James Miller

Pulling Turnips

Late Thursday morning.
We open your back door
and cross the pasture to visit
the turnips. Fifty paces
across near-frosted earth.
Cow’s mounds, shallow gouges
of hoof-mark half-filled
with crusted, pungent dew.
The sky is hard as flattened
December grasses, plaster-grey
of urn or mortar. We unwind rusted
wire from the gate, come into
the garden. Thirty feet of growth,
two rows splayed across
dusted brown. Your seeds
have been planted too close—
by now, the mature plants
crowd together, their fronds
interlaced and impatient.
We bend over the jostle,
searching out bursts of purple
where root meets air and sun.
A wrench of wrist and the bulb
is free.
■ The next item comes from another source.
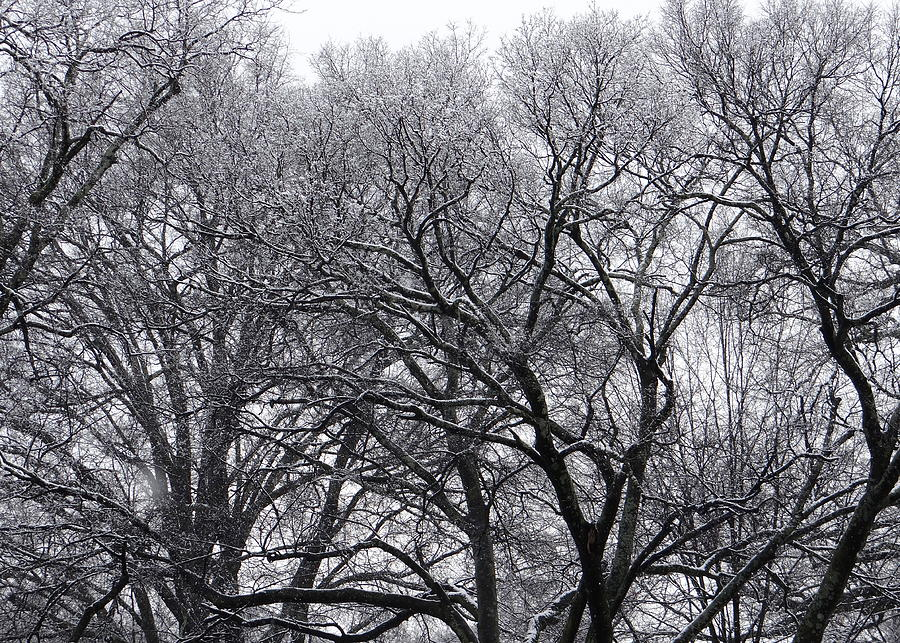 Winter Storm Photograph  - Winter Storm Fine Art Print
Our flat shovel’s edge
separates flesh from green.

James Miller is a native of the Texas Gulf Coast. He is published in Best Small Fictions 2021 (Sonder Press) and in the Marvelous Verses anthology (Daily Drunk Press). Recent pieces have appeared or are forthcoming in Phoebe, Yemassee, Elsewhere, West Trade Review, Sledgehammer Lit, Neologism, Press Pause, Coal Hill Review, The Shore, and Indianapolis Review. Follow on Twitter @AndrewM1621.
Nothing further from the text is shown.